DO THIS:
Rewrite the entries below, swapping "car wheel" for "car tire" wherever it occurs and keeping everything else the same.

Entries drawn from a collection
+-------+
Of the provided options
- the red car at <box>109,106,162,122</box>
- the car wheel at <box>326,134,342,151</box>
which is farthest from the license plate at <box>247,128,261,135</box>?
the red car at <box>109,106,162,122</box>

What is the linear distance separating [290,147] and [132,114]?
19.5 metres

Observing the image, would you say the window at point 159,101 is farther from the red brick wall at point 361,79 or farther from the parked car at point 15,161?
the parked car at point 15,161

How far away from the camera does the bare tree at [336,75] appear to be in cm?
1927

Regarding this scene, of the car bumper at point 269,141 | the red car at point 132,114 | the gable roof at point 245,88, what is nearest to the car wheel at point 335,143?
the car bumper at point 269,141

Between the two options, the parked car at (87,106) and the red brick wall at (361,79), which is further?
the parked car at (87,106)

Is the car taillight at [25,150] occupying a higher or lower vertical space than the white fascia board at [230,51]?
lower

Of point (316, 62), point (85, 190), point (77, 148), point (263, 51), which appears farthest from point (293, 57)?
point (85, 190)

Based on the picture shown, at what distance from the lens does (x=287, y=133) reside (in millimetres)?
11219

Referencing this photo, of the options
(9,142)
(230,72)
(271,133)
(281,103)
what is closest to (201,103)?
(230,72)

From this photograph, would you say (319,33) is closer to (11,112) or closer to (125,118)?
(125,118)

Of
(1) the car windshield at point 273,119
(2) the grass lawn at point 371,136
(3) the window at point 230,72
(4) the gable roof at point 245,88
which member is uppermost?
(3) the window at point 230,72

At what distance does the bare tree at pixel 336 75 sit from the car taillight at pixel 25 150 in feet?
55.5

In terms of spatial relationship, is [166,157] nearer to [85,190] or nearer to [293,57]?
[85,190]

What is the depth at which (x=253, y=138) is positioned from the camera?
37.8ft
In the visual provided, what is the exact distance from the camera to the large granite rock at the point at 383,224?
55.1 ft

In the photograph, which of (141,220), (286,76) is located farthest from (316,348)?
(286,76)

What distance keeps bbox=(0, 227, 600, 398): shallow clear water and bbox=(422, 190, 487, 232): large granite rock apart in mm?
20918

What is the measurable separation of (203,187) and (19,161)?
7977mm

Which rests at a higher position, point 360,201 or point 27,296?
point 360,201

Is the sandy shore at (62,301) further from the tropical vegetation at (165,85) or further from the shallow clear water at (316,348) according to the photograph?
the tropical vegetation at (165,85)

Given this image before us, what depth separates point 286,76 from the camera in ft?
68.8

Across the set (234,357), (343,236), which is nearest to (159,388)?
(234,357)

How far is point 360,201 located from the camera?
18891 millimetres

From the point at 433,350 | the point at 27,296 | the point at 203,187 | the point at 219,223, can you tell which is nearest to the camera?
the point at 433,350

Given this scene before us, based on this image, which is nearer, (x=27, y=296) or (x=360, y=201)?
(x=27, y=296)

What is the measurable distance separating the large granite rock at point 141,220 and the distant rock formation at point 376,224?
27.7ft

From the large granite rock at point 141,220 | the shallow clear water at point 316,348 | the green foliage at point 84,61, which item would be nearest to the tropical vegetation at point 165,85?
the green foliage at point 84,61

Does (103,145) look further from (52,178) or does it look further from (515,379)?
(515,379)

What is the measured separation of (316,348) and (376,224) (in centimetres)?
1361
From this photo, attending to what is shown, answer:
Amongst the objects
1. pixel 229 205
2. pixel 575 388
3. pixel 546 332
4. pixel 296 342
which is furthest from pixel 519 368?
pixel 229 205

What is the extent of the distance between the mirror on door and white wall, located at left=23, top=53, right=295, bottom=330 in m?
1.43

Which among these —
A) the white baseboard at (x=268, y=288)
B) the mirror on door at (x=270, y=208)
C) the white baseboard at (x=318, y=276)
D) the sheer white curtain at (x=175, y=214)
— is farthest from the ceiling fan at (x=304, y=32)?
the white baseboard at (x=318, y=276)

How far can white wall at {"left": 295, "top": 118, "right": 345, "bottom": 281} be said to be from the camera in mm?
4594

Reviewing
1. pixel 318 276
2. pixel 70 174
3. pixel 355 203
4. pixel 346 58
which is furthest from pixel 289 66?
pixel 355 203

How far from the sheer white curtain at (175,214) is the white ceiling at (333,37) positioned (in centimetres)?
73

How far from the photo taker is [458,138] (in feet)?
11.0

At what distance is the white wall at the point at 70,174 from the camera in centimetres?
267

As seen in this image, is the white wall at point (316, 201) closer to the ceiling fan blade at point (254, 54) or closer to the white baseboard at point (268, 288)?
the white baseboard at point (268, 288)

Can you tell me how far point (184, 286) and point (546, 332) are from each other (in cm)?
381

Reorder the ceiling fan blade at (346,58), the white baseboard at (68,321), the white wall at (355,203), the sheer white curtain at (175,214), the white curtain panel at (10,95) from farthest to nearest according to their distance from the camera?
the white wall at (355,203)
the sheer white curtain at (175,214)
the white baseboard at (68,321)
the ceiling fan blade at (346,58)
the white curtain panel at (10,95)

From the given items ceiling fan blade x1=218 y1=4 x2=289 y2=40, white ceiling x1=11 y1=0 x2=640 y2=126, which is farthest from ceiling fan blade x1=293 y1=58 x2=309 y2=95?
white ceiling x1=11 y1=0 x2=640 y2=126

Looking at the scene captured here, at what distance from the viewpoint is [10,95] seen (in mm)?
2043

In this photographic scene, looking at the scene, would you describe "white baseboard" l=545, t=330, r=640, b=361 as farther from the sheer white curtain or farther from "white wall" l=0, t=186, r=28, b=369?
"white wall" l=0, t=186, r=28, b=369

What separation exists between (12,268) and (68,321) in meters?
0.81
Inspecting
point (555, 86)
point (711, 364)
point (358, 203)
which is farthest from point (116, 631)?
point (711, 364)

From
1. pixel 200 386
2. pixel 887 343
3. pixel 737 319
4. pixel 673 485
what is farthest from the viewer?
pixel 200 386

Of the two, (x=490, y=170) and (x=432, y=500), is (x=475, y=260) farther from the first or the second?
+-------+
SOLUTION FOR THIS TASK:
Of the provided options
- the red car at <box>109,106,162,122</box>
- the car tire at <box>326,134,342,151</box>
which is farthest from the license plate at <box>247,128,261,135</box>?
the red car at <box>109,106,162,122</box>

What is the linear distance separating [290,147] and [132,114]?
19.5 metres

Observing the image, would you say the window at point 159,101 is farther from the red brick wall at point 361,79 or farther from the parked car at point 15,161?
the parked car at point 15,161

How far away from the camera does the bare tree at [336,75] appear to be in cm?
1927

Regarding this scene, of the car bumper at point 269,141 | the red car at point 132,114 | the gable roof at point 245,88, what is nearest to the car tire at point 335,143?
the car bumper at point 269,141

Between the two options, the parked car at (87,106) and the red brick wall at (361,79), which is further?
the parked car at (87,106)

Is the car taillight at [25,150] occupying a higher or lower vertical space than the white fascia board at [230,51]?
lower

Of point (316, 62), point (85, 190), point (77, 148), point (263, 51), which appears farthest from point (293, 57)?
point (85, 190)

Based on the picture shown, at what distance from the lens does (x=287, y=133) reside (in millimetres)?
11219

Referencing this photo, of the options
(9,142)
(230,72)
(271,133)
(281,103)
what is closest to (201,103)?
(230,72)

From this photograph, would you say (319,33) is closer to (11,112) or closer to (125,118)?
(125,118)

Of
(1) the car windshield at point 273,119
(2) the grass lawn at point 371,136
(3) the window at point 230,72
(4) the gable roof at point 245,88
which member is uppermost?
(3) the window at point 230,72

At what distance does the bare tree at pixel 336 75 sit from the car taillight at pixel 25 150 in feet?
55.5

In terms of spatial relationship, is [166,157] nearer to [85,190] or nearer to [293,57]?
[85,190]

What is the depth at which (x=253, y=138) is positioned from the camera?
37.8ft
In the visual provided, what is the exact distance from the camera to the large granite rock at the point at 383,224?
55.1 ft

In the photograph, which of (141,220), (286,76) is located farthest from (316,348)?
(286,76)

What distance keeps bbox=(0, 227, 600, 398): shallow clear water and bbox=(422, 190, 487, 232): large granite rock apart in mm?
20918

What is the measurable separation of (203,187) and (19,161)?
7977mm

Which rests at a higher position, point 360,201 or point 27,296?
point 360,201

Is the sandy shore at (62,301) further from the tropical vegetation at (165,85) or further from the shallow clear water at (316,348) according to the photograph?
the tropical vegetation at (165,85)

Given this image before us, what depth separates point 286,76 from the camera in ft?
68.8

Across the set (234,357), (343,236), which is nearest to (159,388)?
(234,357)

How far is point 360,201 located from the camera?
18891 millimetres

From the point at 433,350 | the point at 27,296 | the point at 203,187 | the point at 219,223, can you tell which is nearest to the camera?
the point at 433,350

Given this scene before us, based on this image, which is nearer, (x=27, y=296) or (x=360, y=201)?
(x=27, y=296)

What is the measurable distance separating the large granite rock at point 141,220 and the distant rock formation at point 376,224?
27.7ft

From the large granite rock at point 141,220 | the shallow clear water at point 316,348 | the green foliage at point 84,61, which item would be nearest to the tropical vegetation at point 165,85?
the green foliage at point 84,61

Does (103,145) look further from (52,178) or does it look further from (515,379)?
(515,379)

What is the measured separation of (316,348) and (376,224) (in centimetres)?
1361
From this photo, attending to what is shown, answer:
Amongst the objects
1. pixel 229 205
2. pixel 575 388
3. pixel 546 332
4. pixel 296 342
which is furthest from pixel 519 368?
pixel 229 205

What is the extent of the distance between the mirror on door and white wall, located at left=23, top=53, right=295, bottom=330 in m?
1.43

Which among these —
A) the white baseboard at (x=268, y=288)
B) the mirror on door at (x=270, y=208)
C) the white baseboard at (x=318, y=276)
D) the sheer white curtain at (x=175, y=214)
— is farthest from the ceiling fan at (x=304, y=32)?
the white baseboard at (x=318, y=276)

How far can white wall at {"left": 295, "top": 118, "right": 345, "bottom": 281} be said to be from the camera in mm?
4594

Reviewing
1. pixel 318 276
2. pixel 70 174
3. pixel 355 203
4. pixel 346 58
which is furthest from pixel 289 66?
pixel 355 203

How far from the sheer white curtain at (175,214) is the white ceiling at (333,37) positioned (in centimetres)?
73

How far from the photo taker is [458,138] (in feet)?
11.0

At what distance is the white wall at the point at 70,174 from the camera in centimetres?
267

As seen in this image, is the white wall at point (316, 201) closer to the ceiling fan blade at point (254, 54) or closer to the white baseboard at point (268, 288)?
the white baseboard at point (268, 288)

Can you tell me how far point (184, 286) and point (546, 332) are from each other (in cm)?
381

Reorder the ceiling fan blade at (346,58), the white baseboard at (68,321), the white wall at (355,203), the sheer white curtain at (175,214), the white curtain panel at (10,95) from farthest to nearest according to their distance from the camera?
the white wall at (355,203)
the sheer white curtain at (175,214)
the white baseboard at (68,321)
the ceiling fan blade at (346,58)
the white curtain panel at (10,95)

From the given items ceiling fan blade x1=218 y1=4 x2=289 y2=40, white ceiling x1=11 y1=0 x2=640 y2=126, which is farthest from ceiling fan blade x1=293 y1=58 x2=309 y2=95?
white ceiling x1=11 y1=0 x2=640 y2=126

Looking at the scene captured here, at what distance from the viewpoint is [10,95] seen (in mm)?
2043

In this photographic scene, looking at the scene, would you describe "white baseboard" l=545, t=330, r=640, b=361 as farther from the sheer white curtain or farther from "white wall" l=0, t=186, r=28, b=369?
"white wall" l=0, t=186, r=28, b=369

What separation exists between (12,268) and (68,321) in meters?
0.81
Inspecting
point (555, 86)
point (711, 364)
point (358, 203)
which is farthest from point (116, 631)?
point (711, 364)

From
1. pixel 200 386
2. pixel 887 343
3. pixel 737 319
4. pixel 673 485
what is farthest from the viewer?
pixel 200 386

Of the two, (x=490, y=170) and (x=432, y=500), is (x=475, y=260) farther from the first or the second?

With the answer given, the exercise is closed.